Homes in county now making €214K

REPORT Prices grow by six per cent in a year - Daft.ie

Housing prices nationally rose by an average of 1.8% in the first three months of 2024, according to the latest Daft.ie House Price Report released this week by one of Ireland’s largest property websites, Daft.ie

In Cavan, prices in the first three months of 2024 were six per cent higher than a year previously, compared to a rise of six per cent seen a year ago.

The average price of a home is now €214,000, 24% below its Celtic Tiger peak. This is typical for counties in Connacht-Ulster, which collectively grew by up 6.7% in the first quarter compared to a year earlier.

The typical listed price nationwide in the first three months of the year was €326,469, some 5.8% higher than in the same period a year earlier and 30% higher than at the onset of the Covid-19 pandemic.

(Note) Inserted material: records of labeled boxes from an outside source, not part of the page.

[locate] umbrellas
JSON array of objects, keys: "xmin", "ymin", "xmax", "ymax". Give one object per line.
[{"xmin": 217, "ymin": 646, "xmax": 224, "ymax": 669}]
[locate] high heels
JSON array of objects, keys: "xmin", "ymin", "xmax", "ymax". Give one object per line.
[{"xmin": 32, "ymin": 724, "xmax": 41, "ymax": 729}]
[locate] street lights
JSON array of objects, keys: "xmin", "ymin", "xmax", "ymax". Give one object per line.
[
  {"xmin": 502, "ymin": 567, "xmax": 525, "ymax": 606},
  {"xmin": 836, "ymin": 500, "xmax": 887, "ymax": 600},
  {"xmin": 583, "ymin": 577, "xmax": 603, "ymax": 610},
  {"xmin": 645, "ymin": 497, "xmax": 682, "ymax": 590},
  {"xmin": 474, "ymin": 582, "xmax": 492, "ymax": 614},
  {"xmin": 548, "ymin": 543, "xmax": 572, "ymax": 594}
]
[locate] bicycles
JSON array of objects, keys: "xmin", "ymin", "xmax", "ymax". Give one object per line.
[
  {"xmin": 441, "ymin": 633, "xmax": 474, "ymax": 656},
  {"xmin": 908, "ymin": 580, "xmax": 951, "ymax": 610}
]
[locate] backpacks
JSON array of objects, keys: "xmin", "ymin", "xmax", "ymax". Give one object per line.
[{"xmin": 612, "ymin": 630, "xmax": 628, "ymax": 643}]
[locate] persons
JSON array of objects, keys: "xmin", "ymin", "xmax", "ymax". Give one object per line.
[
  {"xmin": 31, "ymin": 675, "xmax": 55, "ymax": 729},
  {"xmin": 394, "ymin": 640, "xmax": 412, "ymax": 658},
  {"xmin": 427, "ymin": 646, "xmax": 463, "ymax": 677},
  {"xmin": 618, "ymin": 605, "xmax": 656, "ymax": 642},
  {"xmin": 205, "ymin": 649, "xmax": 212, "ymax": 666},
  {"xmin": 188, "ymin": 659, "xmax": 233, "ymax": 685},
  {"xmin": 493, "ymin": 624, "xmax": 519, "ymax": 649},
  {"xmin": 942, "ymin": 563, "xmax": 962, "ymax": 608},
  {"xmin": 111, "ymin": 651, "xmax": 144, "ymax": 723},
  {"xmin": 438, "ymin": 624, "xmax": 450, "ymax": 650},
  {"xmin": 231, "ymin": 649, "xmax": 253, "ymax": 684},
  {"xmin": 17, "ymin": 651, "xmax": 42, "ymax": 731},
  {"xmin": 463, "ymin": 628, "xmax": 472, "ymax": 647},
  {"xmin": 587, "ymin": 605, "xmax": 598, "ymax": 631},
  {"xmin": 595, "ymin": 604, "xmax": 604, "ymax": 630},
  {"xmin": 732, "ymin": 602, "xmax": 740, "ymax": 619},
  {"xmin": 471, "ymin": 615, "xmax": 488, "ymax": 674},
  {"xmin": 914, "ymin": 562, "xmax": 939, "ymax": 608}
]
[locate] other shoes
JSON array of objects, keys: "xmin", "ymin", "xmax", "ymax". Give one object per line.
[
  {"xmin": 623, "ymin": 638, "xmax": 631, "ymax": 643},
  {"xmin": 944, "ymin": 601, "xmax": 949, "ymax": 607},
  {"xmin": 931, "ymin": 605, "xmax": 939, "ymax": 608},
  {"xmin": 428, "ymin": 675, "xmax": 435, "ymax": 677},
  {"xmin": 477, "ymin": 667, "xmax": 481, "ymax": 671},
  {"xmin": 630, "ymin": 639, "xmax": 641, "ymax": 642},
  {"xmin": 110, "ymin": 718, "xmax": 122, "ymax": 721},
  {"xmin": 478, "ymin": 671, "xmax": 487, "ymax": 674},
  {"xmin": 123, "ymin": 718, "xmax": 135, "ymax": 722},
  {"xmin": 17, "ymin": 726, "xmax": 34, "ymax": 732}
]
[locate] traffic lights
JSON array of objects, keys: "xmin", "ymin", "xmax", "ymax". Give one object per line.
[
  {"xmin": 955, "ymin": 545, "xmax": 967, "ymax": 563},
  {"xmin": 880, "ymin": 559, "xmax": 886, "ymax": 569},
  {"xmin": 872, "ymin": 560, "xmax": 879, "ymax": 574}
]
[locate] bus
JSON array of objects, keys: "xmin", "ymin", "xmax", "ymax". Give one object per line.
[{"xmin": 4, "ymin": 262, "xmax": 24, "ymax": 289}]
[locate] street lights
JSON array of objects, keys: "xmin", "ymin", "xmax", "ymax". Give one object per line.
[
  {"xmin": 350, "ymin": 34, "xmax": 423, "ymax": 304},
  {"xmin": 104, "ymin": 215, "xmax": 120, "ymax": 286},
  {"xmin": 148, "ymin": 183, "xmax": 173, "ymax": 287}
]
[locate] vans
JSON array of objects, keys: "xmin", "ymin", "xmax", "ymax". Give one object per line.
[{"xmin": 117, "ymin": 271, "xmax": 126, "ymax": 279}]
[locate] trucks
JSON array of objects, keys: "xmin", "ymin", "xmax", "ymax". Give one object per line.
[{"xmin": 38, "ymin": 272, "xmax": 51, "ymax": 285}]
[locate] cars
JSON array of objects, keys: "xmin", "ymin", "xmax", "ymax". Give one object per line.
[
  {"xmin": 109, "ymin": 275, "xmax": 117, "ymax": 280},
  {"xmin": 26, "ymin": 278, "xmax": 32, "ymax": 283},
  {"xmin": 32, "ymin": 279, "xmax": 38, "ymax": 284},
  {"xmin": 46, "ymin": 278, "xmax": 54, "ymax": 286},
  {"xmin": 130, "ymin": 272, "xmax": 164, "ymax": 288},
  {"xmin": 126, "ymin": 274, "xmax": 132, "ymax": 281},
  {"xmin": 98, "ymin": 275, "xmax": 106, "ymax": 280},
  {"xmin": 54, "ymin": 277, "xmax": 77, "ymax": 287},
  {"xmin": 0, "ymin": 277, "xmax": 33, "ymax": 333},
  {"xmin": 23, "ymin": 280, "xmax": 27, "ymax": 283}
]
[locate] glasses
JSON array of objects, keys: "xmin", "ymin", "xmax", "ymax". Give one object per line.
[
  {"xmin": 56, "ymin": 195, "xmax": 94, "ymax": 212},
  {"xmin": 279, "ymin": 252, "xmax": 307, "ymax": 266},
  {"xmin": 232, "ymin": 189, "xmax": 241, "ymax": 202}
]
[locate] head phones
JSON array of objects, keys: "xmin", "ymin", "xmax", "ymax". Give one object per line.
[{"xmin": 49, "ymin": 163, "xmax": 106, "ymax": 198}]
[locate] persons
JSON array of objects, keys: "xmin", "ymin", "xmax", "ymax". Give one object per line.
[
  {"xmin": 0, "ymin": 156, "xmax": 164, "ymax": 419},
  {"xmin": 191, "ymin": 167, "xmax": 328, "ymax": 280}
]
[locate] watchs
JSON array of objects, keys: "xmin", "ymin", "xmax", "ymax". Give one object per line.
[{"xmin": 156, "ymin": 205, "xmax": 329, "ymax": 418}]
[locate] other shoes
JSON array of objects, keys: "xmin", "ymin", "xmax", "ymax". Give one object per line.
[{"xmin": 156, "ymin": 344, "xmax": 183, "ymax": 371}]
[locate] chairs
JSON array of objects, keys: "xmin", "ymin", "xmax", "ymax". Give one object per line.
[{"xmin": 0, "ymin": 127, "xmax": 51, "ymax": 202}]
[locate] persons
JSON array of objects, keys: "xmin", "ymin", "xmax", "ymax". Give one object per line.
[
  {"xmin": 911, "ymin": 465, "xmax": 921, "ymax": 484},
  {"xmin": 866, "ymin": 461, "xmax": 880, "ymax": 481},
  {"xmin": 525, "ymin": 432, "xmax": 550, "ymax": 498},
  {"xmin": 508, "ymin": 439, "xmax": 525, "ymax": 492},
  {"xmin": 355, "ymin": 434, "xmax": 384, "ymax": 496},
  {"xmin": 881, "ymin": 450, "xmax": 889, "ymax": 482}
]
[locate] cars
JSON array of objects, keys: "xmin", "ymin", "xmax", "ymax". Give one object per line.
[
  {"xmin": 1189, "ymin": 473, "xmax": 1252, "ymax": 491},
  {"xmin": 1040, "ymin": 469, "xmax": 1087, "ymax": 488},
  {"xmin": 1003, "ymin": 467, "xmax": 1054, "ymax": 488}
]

The number of homes available to buy nationwide on March 1 stood at below 10,500. This is down 24% year-on-year and represents a new all-time low for the series, which extends back to January 2007. The number of homes to buy currently is just 40% of the 2019 average.

The fall in availability affects all major regions of the country and started in mid-2023, after 12 consecutive months of recovering availability following lockdowns.

The report’s author, Ronan Lyons, associate professor in Economics at Trinity College Dublin is hopeful that supply will improve towards the end of the year and price inflation will ease.

“Interest rates are expected to level off and indeed maybe even fall later in the year.

As that happens, and as existing homeowners come off their fixed rate mortgages, the supply situation ought to improve.

Perhaps then, coupled with far higher rates of construction, a decade-long trend of rapidly rising prices may come to an end,” he remarked.